#### Task to complete
Transcribe, word for word and without additions, each line below from the one containing "United States, site maine-difw-moose-vol2_BB2, 2022-04-02" through the one containing "A: Bos taurus (domestic cow).", both ends included.

#### Source material
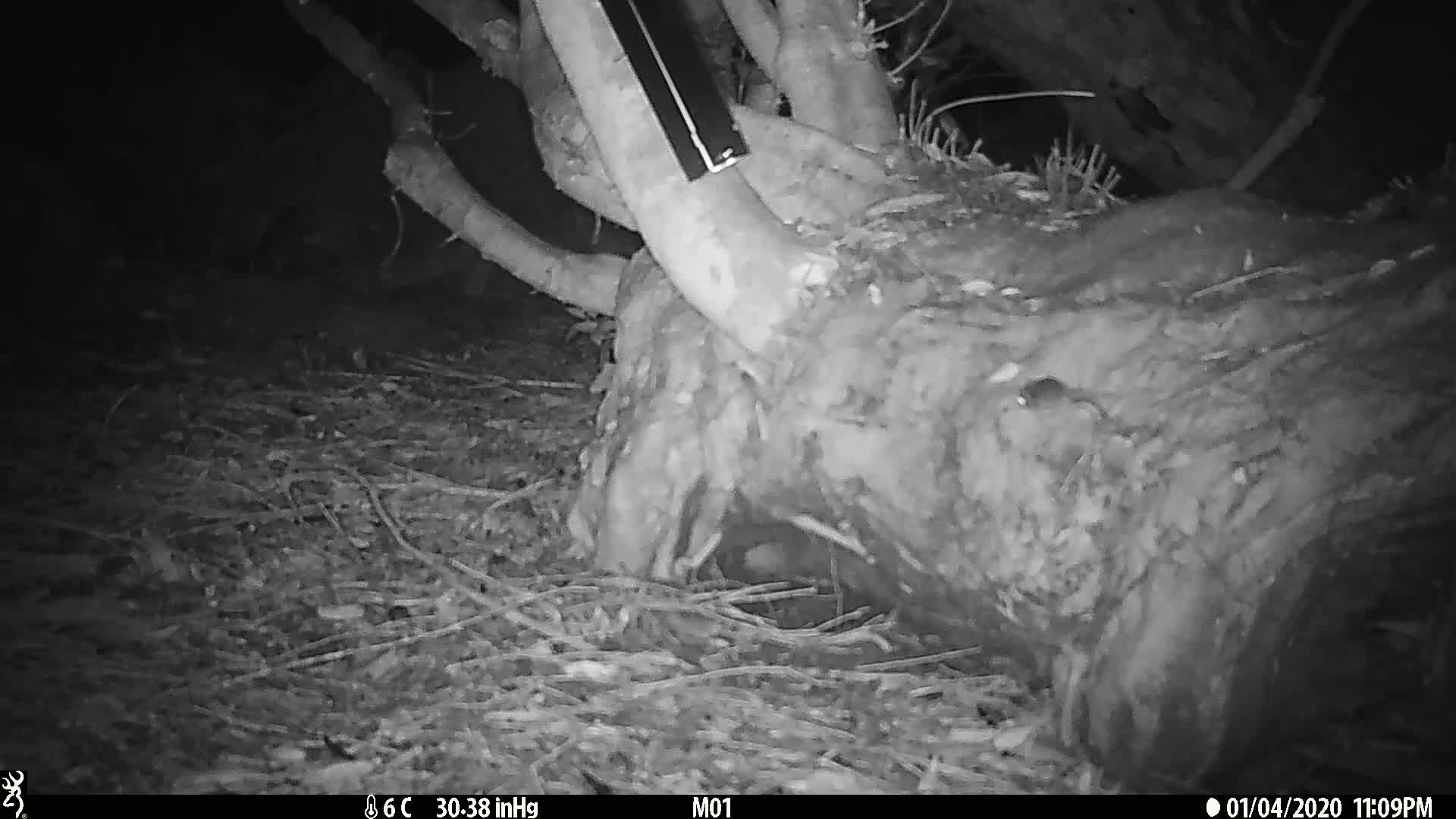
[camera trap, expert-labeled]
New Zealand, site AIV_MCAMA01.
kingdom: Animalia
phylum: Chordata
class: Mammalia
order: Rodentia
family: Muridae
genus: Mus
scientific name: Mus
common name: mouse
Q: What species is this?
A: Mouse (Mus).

==

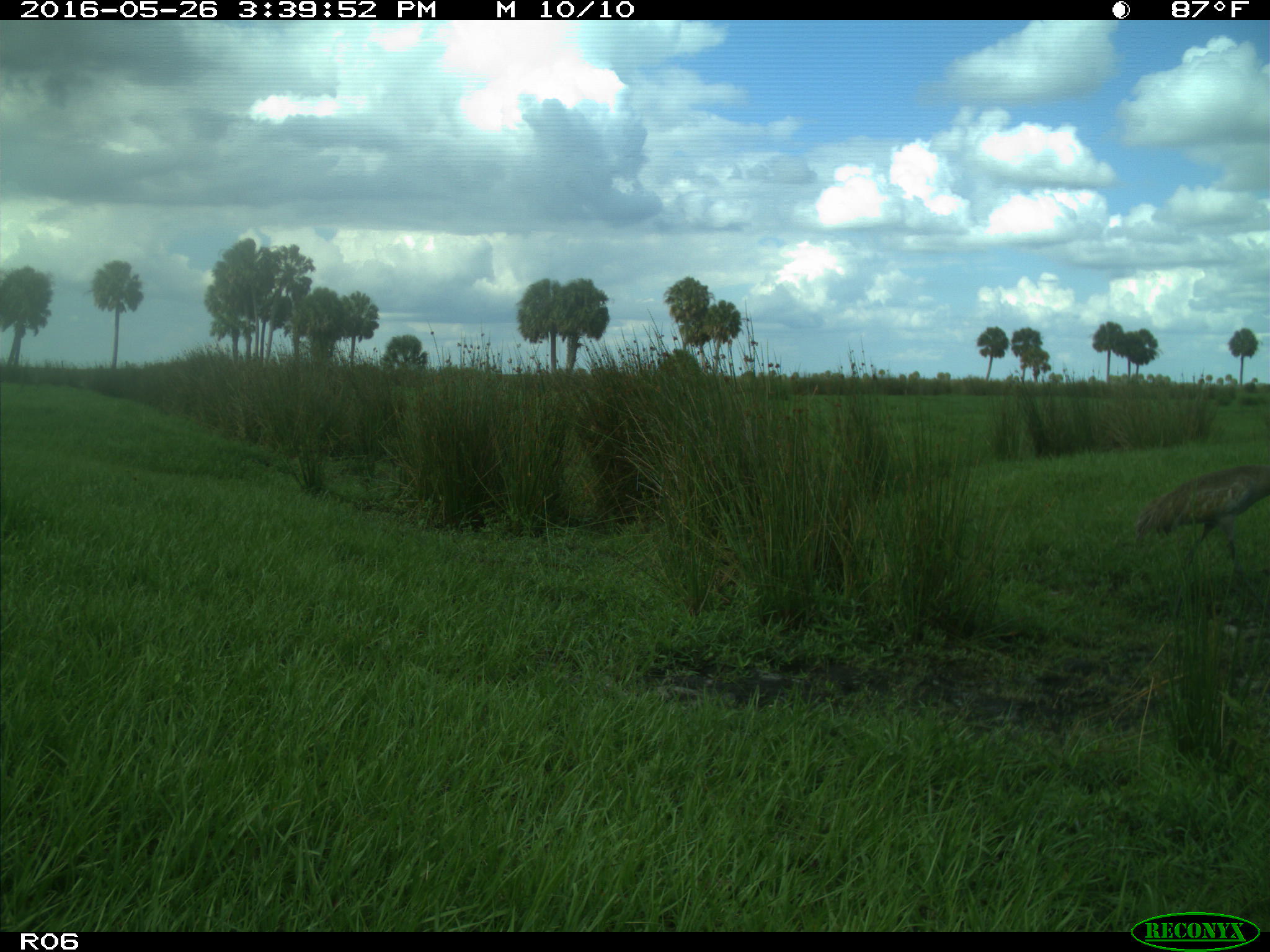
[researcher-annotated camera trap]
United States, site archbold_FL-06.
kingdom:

==

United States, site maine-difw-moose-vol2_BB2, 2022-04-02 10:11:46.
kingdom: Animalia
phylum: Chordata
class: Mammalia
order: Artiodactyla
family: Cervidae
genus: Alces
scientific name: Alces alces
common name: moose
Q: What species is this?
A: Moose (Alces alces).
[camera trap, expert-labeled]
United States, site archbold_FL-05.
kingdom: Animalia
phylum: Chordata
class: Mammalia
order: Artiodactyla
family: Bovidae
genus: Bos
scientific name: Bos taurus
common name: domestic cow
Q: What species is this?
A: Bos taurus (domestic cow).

#### Answer to the exercise
United States, site maine-difw-moose-vol2_BB2, 2022-04-02 10:11:46.
kingdom: Animalia
phylum: Chordata
class: Mammalia
order: Artiodactyla
family: Cervidae
genus: Alces
scientific name: Alces alces
common name: moose
Q: What species is this?
A: Moose (Alces alces).
[camera trap, expert-labeled]
United States, site archbold_FL-05.
kingdom: Animalia
phylum: Chordata
class: Mammalia
order: Artiodactyla
family: Bovidae
genus: Bos
scientific name: Bos taurus
common name: domestic cow
Q: What species is this?
A: Bos taurus (domestic cow).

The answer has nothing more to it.